**Exercise prompt**. Leave out the pictures, and retype the remaining data exactly.

**Dataset excerpt**.
::::

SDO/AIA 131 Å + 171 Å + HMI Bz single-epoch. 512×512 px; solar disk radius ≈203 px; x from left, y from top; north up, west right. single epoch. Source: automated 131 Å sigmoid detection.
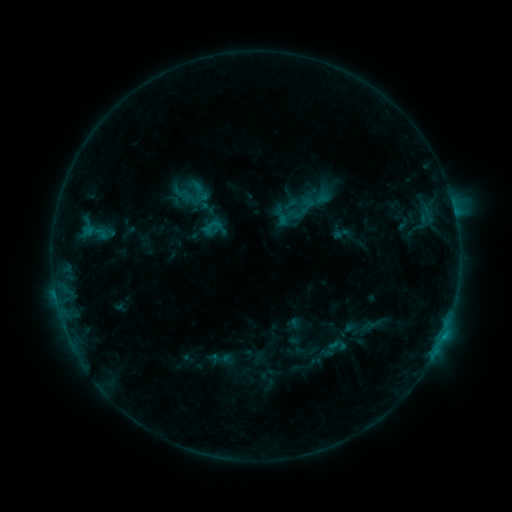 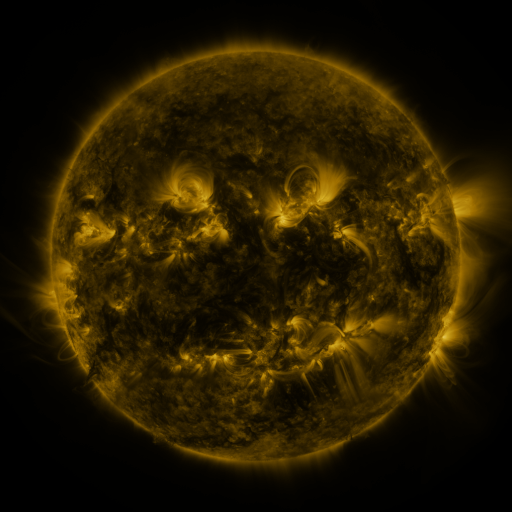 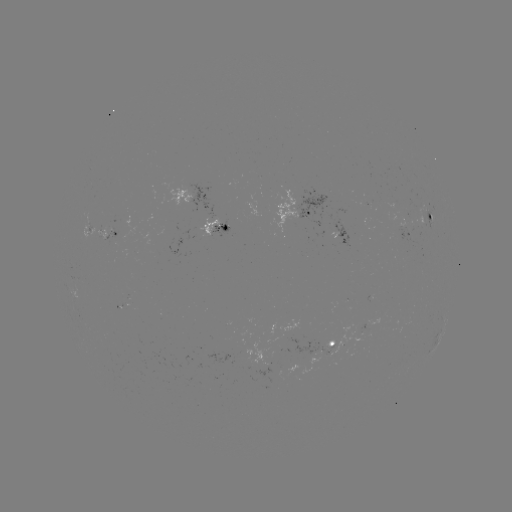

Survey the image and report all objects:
sigmoid: [204, 217, 221, 235]
sigmoid: [317, 332, 348, 364]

::::

**Response**.
SDO/AIA 131 Å + 171 Å + HMI Bz single-epoch. 512×512 px; solar disk radius ≈203 px; x from left, y from top; north up, west right. single epoch. Source: automated 131 Å sigmoid detection.

Survey the image and report all objects:
sigmoid: [204, 217, 221, 235]
sigmoid: [317, 332, 348, 364]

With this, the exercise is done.